L'ancien ministre devenu opposant dénonce une « fraude électorale orchestrée » et établit un parallèle avec la crise ivoirienne de 2010. À l'époque, le Conseil constitutionnel ivoirien avait proclamé le président sortant Laurent Gbagbo vainqueur, malgré les contestations internationales qui reconnaissaient la victoire d'Alassane Ouattara. « En 2010, chez nos voisins, le Conseil constitutionnel avait proclamé le président sortant vainqueur et celui-ci avait même prêté serment. Mais le Conseil constitutionnel était alors considéré comme partisan et inféodé au pouvoir. Nous nous trouvons aujourd'hui dans une situation similaire », affirme Tchiroma.

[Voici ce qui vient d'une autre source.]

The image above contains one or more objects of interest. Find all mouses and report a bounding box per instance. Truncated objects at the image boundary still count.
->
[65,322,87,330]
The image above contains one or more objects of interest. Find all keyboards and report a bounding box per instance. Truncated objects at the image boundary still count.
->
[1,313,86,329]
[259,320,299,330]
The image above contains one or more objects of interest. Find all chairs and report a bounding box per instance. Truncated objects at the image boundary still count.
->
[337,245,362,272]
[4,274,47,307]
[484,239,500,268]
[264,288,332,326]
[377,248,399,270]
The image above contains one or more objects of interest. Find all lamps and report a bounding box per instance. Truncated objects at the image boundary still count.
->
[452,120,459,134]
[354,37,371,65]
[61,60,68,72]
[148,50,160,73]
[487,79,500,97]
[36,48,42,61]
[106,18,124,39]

Cette comparaison sous-entend que le Conseil constitutionnel camerounais serait, comme son homologue ivoirien en 2010, un instrument au service du pouvoir en place. Tchiroma va plus loin en menaçant directement le régime : « Vous avez Tchiroma en face de vous ; votre impunité touche à sa fin. Faire couler le sang du peuple fut une grave erreur. » Il reproche au pouvoir d'avoir rejeté sa main tendue pour une « sortie honorable » et annonce qu'une « troisième étape » du combat est imminente.
Ce silence de grandes puissances évoluera-t-il vers une reconnaissance progressive et résignée, ou marquera-t-il le début d'un isolement plus profond du régime de Yaoundé ? La « troisième étape » annoncée par Issa Tchiroma et l'attitude des puissances étrangères détermineront les prochains développements de cette crise post-électorale qui secoue le Cameroun.
-Armand Ougock, correspondant permanent de Koaci au Cameroun.